PROVIDED INFORMATION:
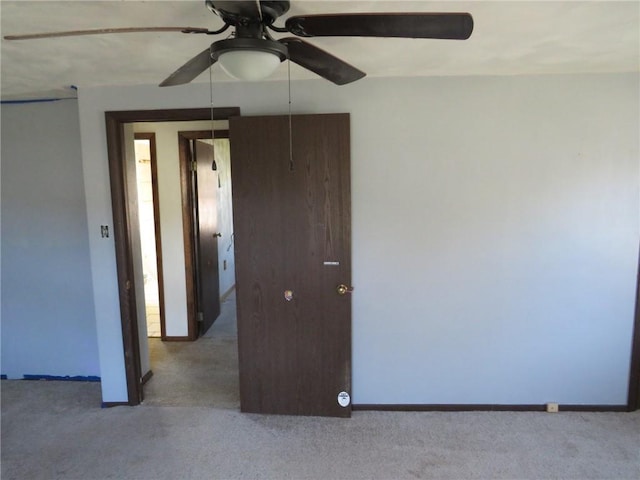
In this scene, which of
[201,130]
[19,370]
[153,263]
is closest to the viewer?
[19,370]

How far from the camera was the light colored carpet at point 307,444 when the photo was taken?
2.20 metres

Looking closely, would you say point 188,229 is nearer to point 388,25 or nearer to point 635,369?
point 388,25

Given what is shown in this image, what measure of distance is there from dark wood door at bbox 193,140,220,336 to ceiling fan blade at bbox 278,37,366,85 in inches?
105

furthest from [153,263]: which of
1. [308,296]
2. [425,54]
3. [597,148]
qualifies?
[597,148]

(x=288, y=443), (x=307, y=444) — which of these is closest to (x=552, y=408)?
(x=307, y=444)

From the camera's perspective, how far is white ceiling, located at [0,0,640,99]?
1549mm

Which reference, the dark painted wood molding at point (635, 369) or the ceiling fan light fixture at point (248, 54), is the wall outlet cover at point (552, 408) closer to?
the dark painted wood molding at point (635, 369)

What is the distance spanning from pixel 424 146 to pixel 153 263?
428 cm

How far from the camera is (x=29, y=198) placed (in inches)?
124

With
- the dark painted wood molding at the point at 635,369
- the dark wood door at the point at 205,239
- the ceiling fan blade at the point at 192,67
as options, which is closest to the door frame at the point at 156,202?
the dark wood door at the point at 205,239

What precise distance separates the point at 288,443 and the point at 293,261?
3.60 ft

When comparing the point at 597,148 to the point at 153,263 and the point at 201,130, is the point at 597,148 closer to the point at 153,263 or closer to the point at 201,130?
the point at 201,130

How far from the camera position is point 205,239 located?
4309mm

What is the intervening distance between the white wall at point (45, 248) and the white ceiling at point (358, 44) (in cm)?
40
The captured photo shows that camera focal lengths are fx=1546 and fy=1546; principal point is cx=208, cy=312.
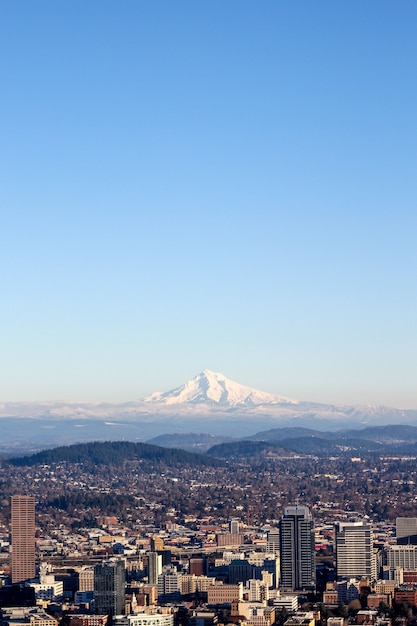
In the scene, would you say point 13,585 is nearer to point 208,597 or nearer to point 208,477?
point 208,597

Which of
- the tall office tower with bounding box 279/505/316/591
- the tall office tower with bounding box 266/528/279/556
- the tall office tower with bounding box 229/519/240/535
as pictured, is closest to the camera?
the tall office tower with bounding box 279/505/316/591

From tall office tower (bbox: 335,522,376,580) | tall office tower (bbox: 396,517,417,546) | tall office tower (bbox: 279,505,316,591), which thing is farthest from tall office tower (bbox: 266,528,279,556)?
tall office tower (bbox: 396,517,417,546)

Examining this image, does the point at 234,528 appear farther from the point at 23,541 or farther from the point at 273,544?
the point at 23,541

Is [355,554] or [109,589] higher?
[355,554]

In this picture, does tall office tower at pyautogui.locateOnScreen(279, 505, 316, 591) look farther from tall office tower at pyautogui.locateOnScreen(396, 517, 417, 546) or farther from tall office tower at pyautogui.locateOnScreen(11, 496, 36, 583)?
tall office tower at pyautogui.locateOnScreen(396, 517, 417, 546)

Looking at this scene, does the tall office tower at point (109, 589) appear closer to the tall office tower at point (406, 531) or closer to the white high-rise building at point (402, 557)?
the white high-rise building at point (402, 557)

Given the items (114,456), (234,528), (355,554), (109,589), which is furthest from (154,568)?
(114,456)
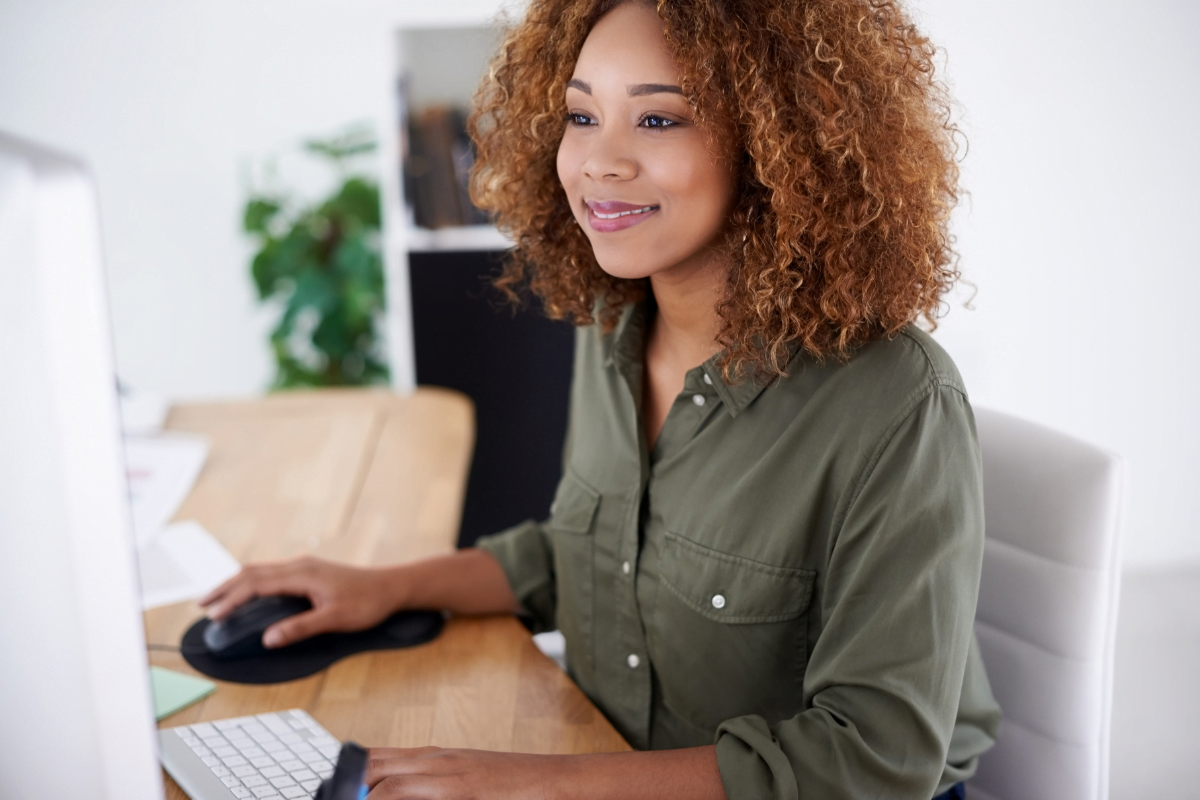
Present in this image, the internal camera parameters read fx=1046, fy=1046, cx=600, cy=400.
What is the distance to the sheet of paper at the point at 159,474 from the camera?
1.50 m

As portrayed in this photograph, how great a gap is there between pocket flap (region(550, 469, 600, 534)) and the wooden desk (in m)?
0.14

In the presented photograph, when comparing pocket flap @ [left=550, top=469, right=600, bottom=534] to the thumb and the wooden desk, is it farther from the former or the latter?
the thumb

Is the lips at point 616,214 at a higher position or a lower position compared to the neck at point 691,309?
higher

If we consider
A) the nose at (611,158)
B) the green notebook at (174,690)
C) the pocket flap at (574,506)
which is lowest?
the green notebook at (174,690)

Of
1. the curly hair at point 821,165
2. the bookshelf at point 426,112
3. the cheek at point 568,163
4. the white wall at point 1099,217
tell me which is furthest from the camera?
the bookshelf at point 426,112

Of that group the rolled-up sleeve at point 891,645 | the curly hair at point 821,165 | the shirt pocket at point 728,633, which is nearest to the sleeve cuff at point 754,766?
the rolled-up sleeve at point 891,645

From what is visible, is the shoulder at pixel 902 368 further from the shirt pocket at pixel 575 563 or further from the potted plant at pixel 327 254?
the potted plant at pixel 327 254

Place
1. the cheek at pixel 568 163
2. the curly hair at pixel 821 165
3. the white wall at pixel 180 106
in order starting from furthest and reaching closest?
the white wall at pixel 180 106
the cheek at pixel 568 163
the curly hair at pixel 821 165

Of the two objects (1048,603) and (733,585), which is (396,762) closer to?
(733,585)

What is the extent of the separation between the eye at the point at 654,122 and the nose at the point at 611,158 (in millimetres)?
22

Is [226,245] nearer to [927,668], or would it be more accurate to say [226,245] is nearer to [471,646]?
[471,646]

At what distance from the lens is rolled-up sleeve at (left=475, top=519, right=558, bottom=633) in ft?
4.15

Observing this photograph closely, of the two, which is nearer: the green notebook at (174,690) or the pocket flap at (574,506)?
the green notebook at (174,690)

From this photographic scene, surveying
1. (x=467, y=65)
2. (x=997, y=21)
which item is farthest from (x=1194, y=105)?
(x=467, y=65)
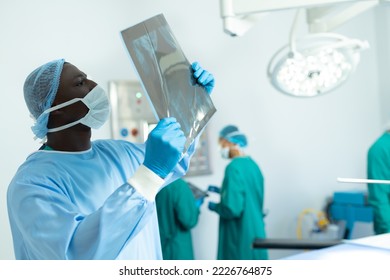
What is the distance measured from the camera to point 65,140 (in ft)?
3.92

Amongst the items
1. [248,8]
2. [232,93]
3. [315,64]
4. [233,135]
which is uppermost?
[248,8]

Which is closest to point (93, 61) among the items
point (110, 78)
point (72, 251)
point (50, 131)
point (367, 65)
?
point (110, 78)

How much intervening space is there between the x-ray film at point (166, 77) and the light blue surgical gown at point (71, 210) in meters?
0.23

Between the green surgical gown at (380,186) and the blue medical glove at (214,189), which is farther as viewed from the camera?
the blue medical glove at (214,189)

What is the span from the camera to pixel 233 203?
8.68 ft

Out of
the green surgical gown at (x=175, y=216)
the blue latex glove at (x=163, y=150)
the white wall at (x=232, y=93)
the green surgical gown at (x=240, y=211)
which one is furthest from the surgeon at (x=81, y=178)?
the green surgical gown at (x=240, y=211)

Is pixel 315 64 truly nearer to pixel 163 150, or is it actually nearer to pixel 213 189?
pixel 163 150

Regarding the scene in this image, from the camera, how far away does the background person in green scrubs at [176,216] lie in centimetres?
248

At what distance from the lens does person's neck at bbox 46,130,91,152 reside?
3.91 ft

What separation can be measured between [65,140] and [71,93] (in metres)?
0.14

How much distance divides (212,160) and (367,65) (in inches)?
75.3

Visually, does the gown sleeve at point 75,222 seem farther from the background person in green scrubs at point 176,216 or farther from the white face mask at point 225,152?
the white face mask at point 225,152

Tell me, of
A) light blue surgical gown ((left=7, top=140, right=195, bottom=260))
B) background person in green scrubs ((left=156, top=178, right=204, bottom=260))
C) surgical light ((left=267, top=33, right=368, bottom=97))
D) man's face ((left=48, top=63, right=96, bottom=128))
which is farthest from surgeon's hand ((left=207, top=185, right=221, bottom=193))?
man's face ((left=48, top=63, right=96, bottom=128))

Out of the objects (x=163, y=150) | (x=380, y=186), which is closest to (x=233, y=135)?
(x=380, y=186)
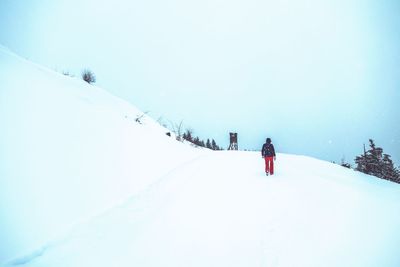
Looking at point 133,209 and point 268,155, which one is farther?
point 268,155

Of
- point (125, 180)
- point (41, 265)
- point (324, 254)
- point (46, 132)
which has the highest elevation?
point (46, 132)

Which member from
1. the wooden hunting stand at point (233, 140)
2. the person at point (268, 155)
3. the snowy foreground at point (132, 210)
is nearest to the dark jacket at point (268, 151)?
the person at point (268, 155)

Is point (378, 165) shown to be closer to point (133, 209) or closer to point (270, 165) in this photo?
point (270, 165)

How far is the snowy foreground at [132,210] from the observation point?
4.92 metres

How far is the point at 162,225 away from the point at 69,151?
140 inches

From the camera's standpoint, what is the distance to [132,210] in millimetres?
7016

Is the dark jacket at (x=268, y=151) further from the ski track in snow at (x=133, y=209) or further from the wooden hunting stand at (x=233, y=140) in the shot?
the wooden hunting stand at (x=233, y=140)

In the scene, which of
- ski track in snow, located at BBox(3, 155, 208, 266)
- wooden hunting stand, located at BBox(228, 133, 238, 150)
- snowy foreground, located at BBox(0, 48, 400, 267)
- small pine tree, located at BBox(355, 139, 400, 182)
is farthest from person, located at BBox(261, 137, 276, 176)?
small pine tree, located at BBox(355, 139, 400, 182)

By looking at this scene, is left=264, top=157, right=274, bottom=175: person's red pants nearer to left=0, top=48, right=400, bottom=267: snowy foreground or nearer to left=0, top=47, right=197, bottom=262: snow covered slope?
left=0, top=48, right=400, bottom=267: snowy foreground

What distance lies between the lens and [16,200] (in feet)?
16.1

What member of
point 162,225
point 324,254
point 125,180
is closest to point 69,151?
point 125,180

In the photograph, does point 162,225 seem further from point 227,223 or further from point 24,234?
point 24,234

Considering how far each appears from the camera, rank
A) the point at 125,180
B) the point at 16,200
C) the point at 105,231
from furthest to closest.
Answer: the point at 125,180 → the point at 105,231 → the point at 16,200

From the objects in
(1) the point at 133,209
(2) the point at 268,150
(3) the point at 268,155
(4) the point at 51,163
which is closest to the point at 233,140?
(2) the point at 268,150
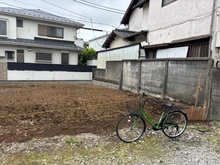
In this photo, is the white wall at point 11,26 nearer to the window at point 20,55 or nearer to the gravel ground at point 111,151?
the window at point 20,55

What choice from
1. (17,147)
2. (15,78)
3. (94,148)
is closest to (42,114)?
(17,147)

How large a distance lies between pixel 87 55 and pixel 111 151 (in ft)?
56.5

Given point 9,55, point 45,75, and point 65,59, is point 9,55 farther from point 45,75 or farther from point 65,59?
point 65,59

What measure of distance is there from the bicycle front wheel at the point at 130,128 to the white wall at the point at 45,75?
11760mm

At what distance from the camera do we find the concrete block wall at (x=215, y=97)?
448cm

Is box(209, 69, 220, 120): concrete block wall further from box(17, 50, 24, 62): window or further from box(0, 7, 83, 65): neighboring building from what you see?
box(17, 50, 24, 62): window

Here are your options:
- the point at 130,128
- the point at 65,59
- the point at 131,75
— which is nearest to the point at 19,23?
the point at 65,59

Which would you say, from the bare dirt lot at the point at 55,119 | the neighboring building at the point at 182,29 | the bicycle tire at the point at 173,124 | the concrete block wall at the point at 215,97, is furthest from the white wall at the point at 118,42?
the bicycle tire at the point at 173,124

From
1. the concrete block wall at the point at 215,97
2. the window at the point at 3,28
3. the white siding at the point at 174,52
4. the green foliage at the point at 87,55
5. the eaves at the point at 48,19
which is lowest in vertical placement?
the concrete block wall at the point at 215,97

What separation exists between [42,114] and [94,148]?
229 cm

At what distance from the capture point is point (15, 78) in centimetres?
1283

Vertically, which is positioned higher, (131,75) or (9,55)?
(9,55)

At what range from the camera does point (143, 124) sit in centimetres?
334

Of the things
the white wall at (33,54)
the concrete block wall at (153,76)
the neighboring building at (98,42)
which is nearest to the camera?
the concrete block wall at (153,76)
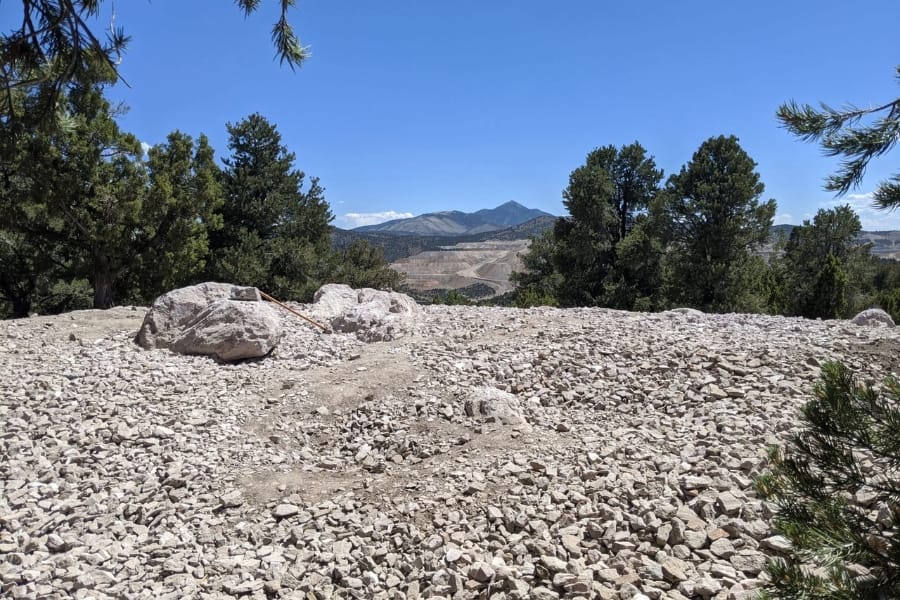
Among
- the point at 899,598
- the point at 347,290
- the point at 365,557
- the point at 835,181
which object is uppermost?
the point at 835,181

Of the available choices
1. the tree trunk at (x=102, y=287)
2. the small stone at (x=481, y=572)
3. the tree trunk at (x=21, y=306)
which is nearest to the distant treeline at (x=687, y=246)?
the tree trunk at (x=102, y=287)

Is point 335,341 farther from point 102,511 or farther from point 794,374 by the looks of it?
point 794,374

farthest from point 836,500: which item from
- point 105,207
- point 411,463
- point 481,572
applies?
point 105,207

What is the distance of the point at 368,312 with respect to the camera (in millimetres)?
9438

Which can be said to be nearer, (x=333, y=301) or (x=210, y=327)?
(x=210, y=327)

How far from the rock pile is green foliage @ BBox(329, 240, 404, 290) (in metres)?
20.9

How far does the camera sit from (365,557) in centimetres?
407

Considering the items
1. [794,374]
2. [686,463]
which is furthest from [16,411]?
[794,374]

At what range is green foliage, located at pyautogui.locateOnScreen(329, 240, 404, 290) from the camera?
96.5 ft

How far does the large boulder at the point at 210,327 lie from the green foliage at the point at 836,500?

STATED PROBLEM: Starting at the line with "Of the available choices", copy every line up to and including the last one in the entries above.

THE OUTPUT:
Of the available choices
1. the tree trunk at (x=102, y=287)
2. the small stone at (x=481, y=572)
3. the tree trunk at (x=21, y=306)
which is nearest to the distant treeline at (x=687, y=246)?
the tree trunk at (x=102, y=287)

Is point 335,341 farther from point 102,511 or farther from point 794,374 by the looks of it?
point 794,374

farthest from point 836,500: which item from
- point 105,207
- point 411,463
- point 481,572
applies?
point 105,207

What is the distance of the point at 368,312 with respect to the camera (in millimetres)?
9438

Which can be said to be nearer, (x=333, y=301) or (x=210, y=327)?
(x=210, y=327)

How far from the rock pile is green foliage @ BBox(329, 240, 404, 290) (in metres)?
20.9

How far does the camera sit from (365,557) in centimetres?
407

Considering the items
1. [794,374]
2. [686,463]
which is furthest from [16,411]?
[794,374]

At what range is green foliage, located at pyautogui.locateOnScreen(329, 240, 404, 290) from the camera?
96.5 ft

How far does the large boulder at the point at 210,327 lie from the green foliage at the point at 836,500?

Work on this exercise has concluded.